Trump comentou esse segundo ponto em uma publicação em sua rede social neste domingo (14).

“O Acordo do Obuma era um caminho para uma arma nuclear para o Irã, dinheiro e tudo mais, um dos piores e mais estúpidos (daí ‘Dumocratas!’) acordos já feitos pelos EUA. Nosso acordo é uma MURALHA contra o Irã jamais ter uma arma nuclear, o completo oposto do Obuma.”

No momento, é impossível fazer uma comparação direta, já que o memorando de Trump anunciado no domingo não é um acordo nuclear de longo prazo, mas sim um entendimento para encerrar a guerra.

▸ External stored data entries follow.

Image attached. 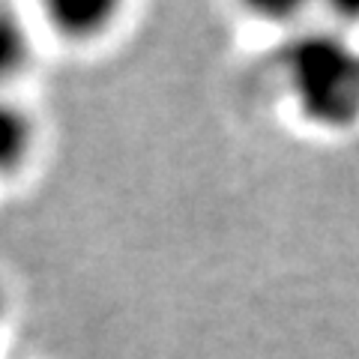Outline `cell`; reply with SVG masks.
I'll list each match as a JSON object with an SVG mask.
<instances>
[{
  "label": "cell",
  "mask_w": 359,
  "mask_h": 359,
  "mask_svg": "<svg viewBox=\"0 0 359 359\" xmlns=\"http://www.w3.org/2000/svg\"><path fill=\"white\" fill-rule=\"evenodd\" d=\"M30 39L21 21H15L9 13H0V81L15 78L27 63Z\"/></svg>",
  "instance_id": "3957f363"
},
{
  "label": "cell",
  "mask_w": 359,
  "mask_h": 359,
  "mask_svg": "<svg viewBox=\"0 0 359 359\" xmlns=\"http://www.w3.org/2000/svg\"><path fill=\"white\" fill-rule=\"evenodd\" d=\"M297 72L318 114H344L359 102V60L339 45H309L299 54Z\"/></svg>",
  "instance_id": "6da1fadb"
},
{
  "label": "cell",
  "mask_w": 359,
  "mask_h": 359,
  "mask_svg": "<svg viewBox=\"0 0 359 359\" xmlns=\"http://www.w3.org/2000/svg\"><path fill=\"white\" fill-rule=\"evenodd\" d=\"M33 150V120L27 111L0 99V177L18 171Z\"/></svg>",
  "instance_id": "7a4b0ae2"
},
{
  "label": "cell",
  "mask_w": 359,
  "mask_h": 359,
  "mask_svg": "<svg viewBox=\"0 0 359 359\" xmlns=\"http://www.w3.org/2000/svg\"><path fill=\"white\" fill-rule=\"evenodd\" d=\"M0 320H4V290H0Z\"/></svg>",
  "instance_id": "277c9868"
}]
</instances>
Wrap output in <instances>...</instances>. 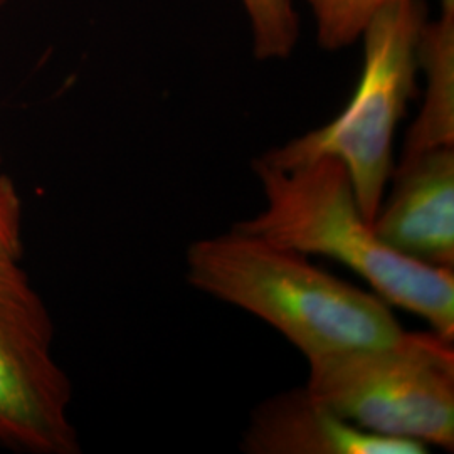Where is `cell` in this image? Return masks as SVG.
<instances>
[{"instance_id": "cell-5", "label": "cell", "mask_w": 454, "mask_h": 454, "mask_svg": "<svg viewBox=\"0 0 454 454\" xmlns=\"http://www.w3.org/2000/svg\"><path fill=\"white\" fill-rule=\"evenodd\" d=\"M48 309L19 260L0 258V444L33 454L80 453L73 389L52 356Z\"/></svg>"}, {"instance_id": "cell-11", "label": "cell", "mask_w": 454, "mask_h": 454, "mask_svg": "<svg viewBox=\"0 0 454 454\" xmlns=\"http://www.w3.org/2000/svg\"><path fill=\"white\" fill-rule=\"evenodd\" d=\"M14 182L0 174V258L20 260L22 207Z\"/></svg>"}, {"instance_id": "cell-13", "label": "cell", "mask_w": 454, "mask_h": 454, "mask_svg": "<svg viewBox=\"0 0 454 454\" xmlns=\"http://www.w3.org/2000/svg\"><path fill=\"white\" fill-rule=\"evenodd\" d=\"M7 2H9V0H0V7H2L4 4H7Z\"/></svg>"}, {"instance_id": "cell-7", "label": "cell", "mask_w": 454, "mask_h": 454, "mask_svg": "<svg viewBox=\"0 0 454 454\" xmlns=\"http://www.w3.org/2000/svg\"><path fill=\"white\" fill-rule=\"evenodd\" d=\"M241 450L247 454H424L427 446L386 438L343 421L307 387L270 397L251 414Z\"/></svg>"}, {"instance_id": "cell-4", "label": "cell", "mask_w": 454, "mask_h": 454, "mask_svg": "<svg viewBox=\"0 0 454 454\" xmlns=\"http://www.w3.org/2000/svg\"><path fill=\"white\" fill-rule=\"evenodd\" d=\"M307 389L343 421L386 438L454 448V348L434 332L309 358Z\"/></svg>"}, {"instance_id": "cell-2", "label": "cell", "mask_w": 454, "mask_h": 454, "mask_svg": "<svg viewBox=\"0 0 454 454\" xmlns=\"http://www.w3.org/2000/svg\"><path fill=\"white\" fill-rule=\"evenodd\" d=\"M185 262L194 288L258 317L307 358L386 345L404 332L377 294L251 234L195 241Z\"/></svg>"}, {"instance_id": "cell-8", "label": "cell", "mask_w": 454, "mask_h": 454, "mask_svg": "<svg viewBox=\"0 0 454 454\" xmlns=\"http://www.w3.org/2000/svg\"><path fill=\"white\" fill-rule=\"evenodd\" d=\"M418 66L426 80L424 103L407 131L401 159L454 146V7H441L438 20L424 24Z\"/></svg>"}, {"instance_id": "cell-12", "label": "cell", "mask_w": 454, "mask_h": 454, "mask_svg": "<svg viewBox=\"0 0 454 454\" xmlns=\"http://www.w3.org/2000/svg\"><path fill=\"white\" fill-rule=\"evenodd\" d=\"M441 7H454V0H441Z\"/></svg>"}, {"instance_id": "cell-3", "label": "cell", "mask_w": 454, "mask_h": 454, "mask_svg": "<svg viewBox=\"0 0 454 454\" xmlns=\"http://www.w3.org/2000/svg\"><path fill=\"white\" fill-rule=\"evenodd\" d=\"M429 20L424 0H392L362 33L364 65L357 90L335 120L261 157L292 168L318 157L339 159L358 207L373 223L394 170V135L416 97L418 44Z\"/></svg>"}, {"instance_id": "cell-6", "label": "cell", "mask_w": 454, "mask_h": 454, "mask_svg": "<svg viewBox=\"0 0 454 454\" xmlns=\"http://www.w3.org/2000/svg\"><path fill=\"white\" fill-rule=\"evenodd\" d=\"M372 227L397 253L454 270V146L401 159Z\"/></svg>"}, {"instance_id": "cell-9", "label": "cell", "mask_w": 454, "mask_h": 454, "mask_svg": "<svg viewBox=\"0 0 454 454\" xmlns=\"http://www.w3.org/2000/svg\"><path fill=\"white\" fill-rule=\"evenodd\" d=\"M247 14L254 56L261 61L290 58L300 39L293 0H241Z\"/></svg>"}, {"instance_id": "cell-10", "label": "cell", "mask_w": 454, "mask_h": 454, "mask_svg": "<svg viewBox=\"0 0 454 454\" xmlns=\"http://www.w3.org/2000/svg\"><path fill=\"white\" fill-rule=\"evenodd\" d=\"M392 0H305L317 26V41L339 51L360 41L373 16Z\"/></svg>"}, {"instance_id": "cell-1", "label": "cell", "mask_w": 454, "mask_h": 454, "mask_svg": "<svg viewBox=\"0 0 454 454\" xmlns=\"http://www.w3.org/2000/svg\"><path fill=\"white\" fill-rule=\"evenodd\" d=\"M264 207L234 224L305 256L340 261L362 276L386 303L426 320L434 333L454 340V270L431 266L392 249L358 207L345 165L318 157L292 168L256 160Z\"/></svg>"}]
</instances>
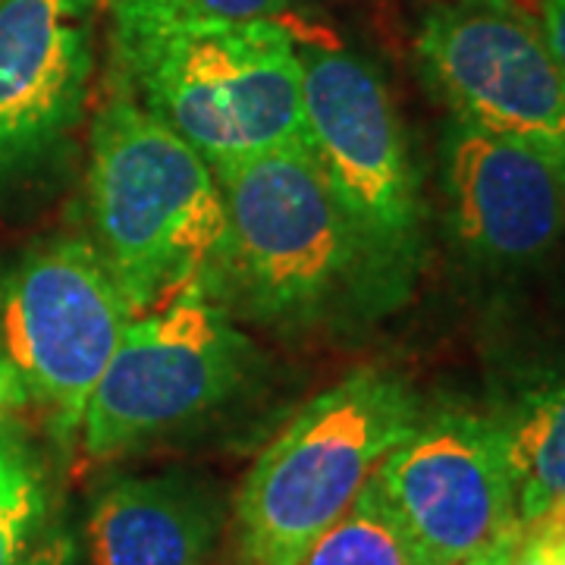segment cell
Returning a JSON list of instances; mask_svg holds the SVG:
<instances>
[{
	"label": "cell",
	"mask_w": 565,
	"mask_h": 565,
	"mask_svg": "<svg viewBox=\"0 0 565 565\" xmlns=\"http://www.w3.org/2000/svg\"><path fill=\"white\" fill-rule=\"evenodd\" d=\"M226 239L204 289L280 333L362 327L408 299L364 243L308 148L214 167Z\"/></svg>",
	"instance_id": "obj_1"
},
{
	"label": "cell",
	"mask_w": 565,
	"mask_h": 565,
	"mask_svg": "<svg viewBox=\"0 0 565 565\" xmlns=\"http://www.w3.org/2000/svg\"><path fill=\"white\" fill-rule=\"evenodd\" d=\"M114 63L132 102L211 167L305 145L302 61L280 22L148 3L114 17Z\"/></svg>",
	"instance_id": "obj_2"
},
{
	"label": "cell",
	"mask_w": 565,
	"mask_h": 565,
	"mask_svg": "<svg viewBox=\"0 0 565 565\" xmlns=\"http://www.w3.org/2000/svg\"><path fill=\"white\" fill-rule=\"evenodd\" d=\"M88 217L95 248L132 315L211 280L226 207L214 167L132 98L98 110L88 139Z\"/></svg>",
	"instance_id": "obj_3"
},
{
	"label": "cell",
	"mask_w": 565,
	"mask_h": 565,
	"mask_svg": "<svg viewBox=\"0 0 565 565\" xmlns=\"http://www.w3.org/2000/svg\"><path fill=\"white\" fill-rule=\"evenodd\" d=\"M422 418L418 393L381 367H362L302 405L239 487L243 565L302 563Z\"/></svg>",
	"instance_id": "obj_4"
},
{
	"label": "cell",
	"mask_w": 565,
	"mask_h": 565,
	"mask_svg": "<svg viewBox=\"0 0 565 565\" xmlns=\"http://www.w3.org/2000/svg\"><path fill=\"white\" fill-rule=\"evenodd\" d=\"M255 349L204 286H185L126 327L95 386L82 446L114 459L167 437L230 403L255 371Z\"/></svg>",
	"instance_id": "obj_5"
},
{
	"label": "cell",
	"mask_w": 565,
	"mask_h": 565,
	"mask_svg": "<svg viewBox=\"0 0 565 565\" xmlns=\"http://www.w3.org/2000/svg\"><path fill=\"white\" fill-rule=\"evenodd\" d=\"M299 61L305 148L364 243L412 289L424 252L422 182L384 76L333 47H311Z\"/></svg>",
	"instance_id": "obj_6"
},
{
	"label": "cell",
	"mask_w": 565,
	"mask_h": 565,
	"mask_svg": "<svg viewBox=\"0 0 565 565\" xmlns=\"http://www.w3.org/2000/svg\"><path fill=\"white\" fill-rule=\"evenodd\" d=\"M132 308L88 239H51L0 270V359L73 444L95 386L120 349Z\"/></svg>",
	"instance_id": "obj_7"
},
{
	"label": "cell",
	"mask_w": 565,
	"mask_h": 565,
	"mask_svg": "<svg viewBox=\"0 0 565 565\" xmlns=\"http://www.w3.org/2000/svg\"><path fill=\"white\" fill-rule=\"evenodd\" d=\"M422 73L456 120L541 151L565 177V76L544 25L515 0H449L415 39Z\"/></svg>",
	"instance_id": "obj_8"
},
{
	"label": "cell",
	"mask_w": 565,
	"mask_h": 565,
	"mask_svg": "<svg viewBox=\"0 0 565 565\" xmlns=\"http://www.w3.org/2000/svg\"><path fill=\"white\" fill-rule=\"evenodd\" d=\"M424 565H459L519 531L515 481L493 415L437 412L371 475Z\"/></svg>",
	"instance_id": "obj_9"
},
{
	"label": "cell",
	"mask_w": 565,
	"mask_h": 565,
	"mask_svg": "<svg viewBox=\"0 0 565 565\" xmlns=\"http://www.w3.org/2000/svg\"><path fill=\"white\" fill-rule=\"evenodd\" d=\"M95 0H0V195L61 158L95 73Z\"/></svg>",
	"instance_id": "obj_10"
},
{
	"label": "cell",
	"mask_w": 565,
	"mask_h": 565,
	"mask_svg": "<svg viewBox=\"0 0 565 565\" xmlns=\"http://www.w3.org/2000/svg\"><path fill=\"white\" fill-rule=\"evenodd\" d=\"M444 195L452 243L490 277L527 274L565 239V177L522 141L452 122Z\"/></svg>",
	"instance_id": "obj_11"
},
{
	"label": "cell",
	"mask_w": 565,
	"mask_h": 565,
	"mask_svg": "<svg viewBox=\"0 0 565 565\" xmlns=\"http://www.w3.org/2000/svg\"><path fill=\"white\" fill-rule=\"evenodd\" d=\"M223 531V503L202 478L167 471L117 478L85 522L92 565H204Z\"/></svg>",
	"instance_id": "obj_12"
},
{
	"label": "cell",
	"mask_w": 565,
	"mask_h": 565,
	"mask_svg": "<svg viewBox=\"0 0 565 565\" xmlns=\"http://www.w3.org/2000/svg\"><path fill=\"white\" fill-rule=\"evenodd\" d=\"M493 418L515 481L519 525H534L565 503V377L525 386Z\"/></svg>",
	"instance_id": "obj_13"
},
{
	"label": "cell",
	"mask_w": 565,
	"mask_h": 565,
	"mask_svg": "<svg viewBox=\"0 0 565 565\" xmlns=\"http://www.w3.org/2000/svg\"><path fill=\"white\" fill-rule=\"evenodd\" d=\"M299 565H424V559L367 478L362 493L308 546Z\"/></svg>",
	"instance_id": "obj_14"
},
{
	"label": "cell",
	"mask_w": 565,
	"mask_h": 565,
	"mask_svg": "<svg viewBox=\"0 0 565 565\" xmlns=\"http://www.w3.org/2000/svg\"><path fill=\"white\" fill-rule=\"evenodd\" d=\"M47 515V481L35 449L0 427V565H20Z\"/></svg>",
	"instance_id": "obj_15"
},
{
	"label": "cell",
	"mask_w": 565,
	"mask_h": 565,
	"mask_svg": "<svg viewBox=\"0 0 565 565\" xmlns=\"http://www.w3.org/2000/svg\"><path fill=\"white\" fill-rule=\"evenodd\" d=\"M163 7L214 20H270L289 7V0H167Z\"/></svg>",
	"instance_id": "obj_16"
},
{
	"label": "cell",
	"mask_w": 565,
	"mask_h": 565,
	"mask_svg": "<svg viewBox=\"0 0 565 565\" xmlns=\"http://www.w3.org/2000/svg\"><path fill=\"white\" fill-rule=\"evenodd\" d=\"M20 565H79V546L63 522H51L39 531Z\"/></svg>",
	"instance_id": "obj_17"
},
{
	"label": "cell",
	"mask_w": 565,
	"mask_h": 565,
	"mask_svg": "<svg viewBox=\"0 0 565 565\" xmlns=\"http://www.w3.org/2000/svg\"><path fill=\"white\" fill-rule=\"evenodd\" d=\"M541 25H544L546 44H550V51H553V57H556L565 76V0H544Z\"/></svg>",
	"instance_id": "obj_18"
},
{
	"label": "cell",
	"mask_w": 565,
	"mask_h": 565,
	"mask_svg": "<svg viewBox=\"0 0 565 565\" xmlns=\"http://www.w3.org/2000/svg\"><path fill=\"white\" fill-rule=\"evenodd\" d=\"M509 565H550V550H546V537L534 527H522L519 541L512 546V559Z\"/></svg>",
	"instance_id": "obj_19"
},
{
	"label": "cell",
	"mask_w": 565,
	"mask_h": 565,
	"mask_svg": "<svg viewBox=\"0 0 565 565\" xmlns=\"http://www.w3.org/2000/svg\"><path fill=\"white\" fill-rule=\"evenodd\" d=\"M25 403H29V390L22 374L7 359H0V418Z\"/></svg>",
	"instance_id": "obj_20"
},
{
	"label": "cell",
	"mask_w": 565,
	"mask_h": 565,
	"mask_svg": "<svg viewBox=\"0 0 565 565\" xmlns=\"http://www.w3.org/2000/svg\"><path fill=\"white\" fill-rule=\"evenodd\" d=\"M519 531H522V527H519ZM519 531H515L512 537L500 541V544L487 546L484 553H478V556H471V559H465V563L459 565H509V559H512V546L519 541Z\"/></svg>",
	"instance_id": "obj_21"
},
{
	"label": "cell",
	"mask_w": 565,
	"mask_h": 565,
	"mask_svg": "<svg viewBox=\"0 0 565 565\" xmlns=\"http://www.w3.org/2000/svg\"><path fill=\"white\" fill-rule=\"evenodd\" d=\"M98 7L110 10V17L126 13V10H136V7H148V3H167V0H95Z\"/></svg>",
	"instance_id": "obj_22"
},
{
	"label": "cell",
	"mask_w": 565,
	"mask_h": 565,
	"mask_svg": "<svg viewBox=\"0 0 565 565\" xmlns=\"http://www.w3.org/2000/svg\"><path fill=\"white\" fill-rule=\"evenodd\" d=\"M544 537L546 550H550V565H565V534H544Z\"/></svg>",
	"instance_id": "obj_23"
}]
</instances>
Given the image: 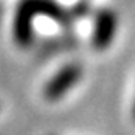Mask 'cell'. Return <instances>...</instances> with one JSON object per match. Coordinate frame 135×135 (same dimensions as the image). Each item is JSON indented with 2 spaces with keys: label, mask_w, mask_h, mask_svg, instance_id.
Listing matches in <instances>:
<instances>
[{
  "label": "cell",
  "mask_w": 135,
  "mask_h": 135,
  "mask_svg": "<svg viewBox=\"0 0 135 135\" xmlns=\"http://www.w3.org/2000/svg\"><path fill=\"white\" fill-rule=\"evenodd\" d=\"M83 70L78 64H67L44 86V98L47 101H59L81 80Z\"/></svg>",
  "instance_id": "cell-1"
},
{
  "label": "cell",
  "mask_w": 135,
  "mask_h": 135,
  "mask_svg": "<svg viewBox=\"0 0 135 135\" xmlns=\"http://www.w3.org/2000/svg\"><path fill=\"white\" fill-rule=\"evenodd\" d=\"M132 115H133V119H135V101H133V108H132Z\"/></svg>",
  "instance_id": "cell-5"
},
{
  "label": "cell",
  "mask_w": 135,
  "mask_h": 135,
  "mask_svg": "<svg viewBox=\"0 0 135 135\" xmlns=\"http://www.w3.org/2000/svg\"><path fill=\"white\" fill-rule=\"evenodd\" d=\"M33 5L37 15L49 16L59 23H69L72 20V12H67L55 0H33Z\"/></svg>",
  "instance_id": "cell-4"
},
{
  "label": "cell",
  "mask_w": 135,
  "mask_h": 135,
  "mask_svg": "<svg viewBox=\"0 0 135 135\" xmlns=\"http://www.w3.org/2000/svg\"><path fill=\"white\" fill-rule=\"evenodd\" d=\"M117 31V15L109 8H103L96 13L91 44L96 51H104L111 46Z\"/></svg>",
  "instance_id": "cell-2"
},
{
  "label": "cell",
  "mask_w": 135,
  "mask_h": 135,
  "mask_svg": "<svg viewBox=\"0 0 135 135\" xmlns=\"http://www.w3.org/2000/svg\"><path fill=\"white\" fill-rule=\"evenodd\" d=\"M36 15L33 0H20L13 21V36L20 47H28L33 41V20Z\"/></svg>",
  "instance_id": "cell-3"
}]
</instances>
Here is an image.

Sob Obama, os EUA faziam parte de uma coalizão internacional que chegou a um acordo com o Irã para limitar seu programa nuclear. Monitores internacionais verificaram que o Irã estava cumprindo o acordo, e o país conseguiu acessar sua riqueza petrolífera.

Trump rompeu esse acordo durante seu primeiro mandato. O Irã, posteriormente, também se retirou do pacto e então retomou o enriquecimento de urânio.

O novo acordo de Trump é bastante diferente. Ele prevê o fim das hostilidades entre os países e a reabertura do Estreito de Ormuz. Os Estados Unidos devem encerrar o bloqueio aos portos iranianos, e o Irã permitirá o tráfego marítimo pelo estreito.

Um acordo de longo prazo para conter as ambições nucleares do Irã ainda provavelmente terá de ser negociado.

Trump frequentemente afirma que o acordo de Obama incluiu o transporte de dinheiro dos EUA para o Irã. Na realidade, isso foi o acerto de uma disputa de longa data sobre armamentos que o Irã havia comprado dos EUA antes da Revolução Islâmica.

Resta saber quais elementos financeiros estarão incluídos no acordo de Trump.